> **What is required**
The answer must consist solely of the lines from the line with "1459085 GLASS-SLID. D300 HARD. 5MM." to the final line of the data below, reproduced exactly, pictures omitted.
### Material provided
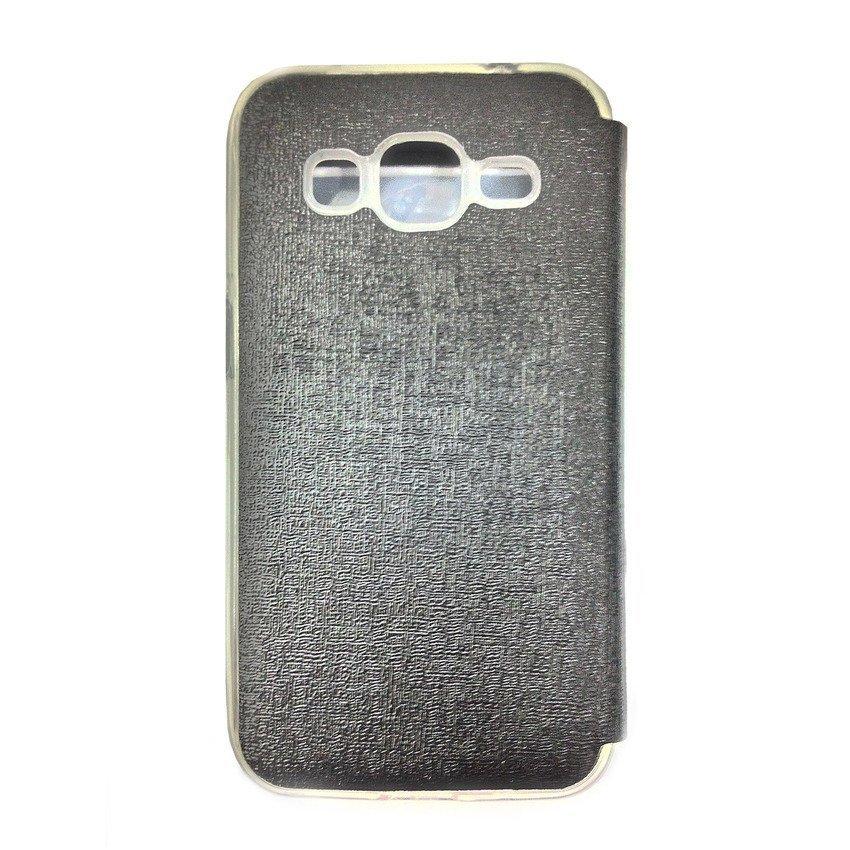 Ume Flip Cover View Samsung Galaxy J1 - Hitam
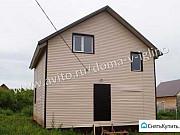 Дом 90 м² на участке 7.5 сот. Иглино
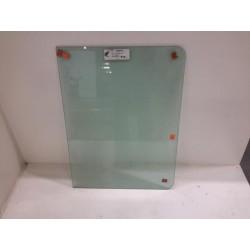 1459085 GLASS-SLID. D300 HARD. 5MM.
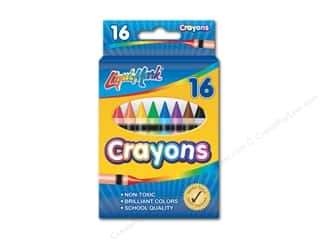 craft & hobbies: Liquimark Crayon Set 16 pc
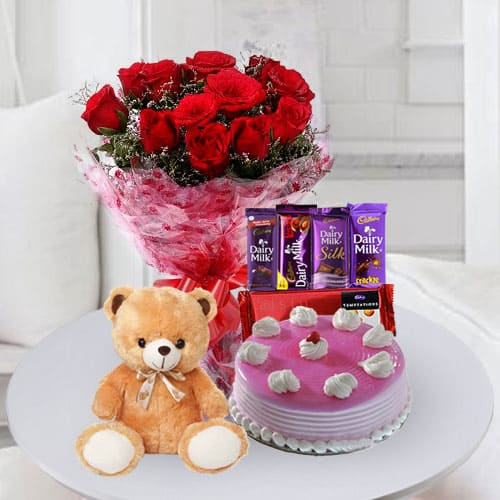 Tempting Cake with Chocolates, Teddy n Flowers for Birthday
######
> **Answer section**
 1459085 GLASS-SLID. D300 HARD. 5MM.
 craft & hobbies: Liquimark Crayon Set 16 pc
 Tempting Cake with Chocolates, Teddy n Flowers for Birthday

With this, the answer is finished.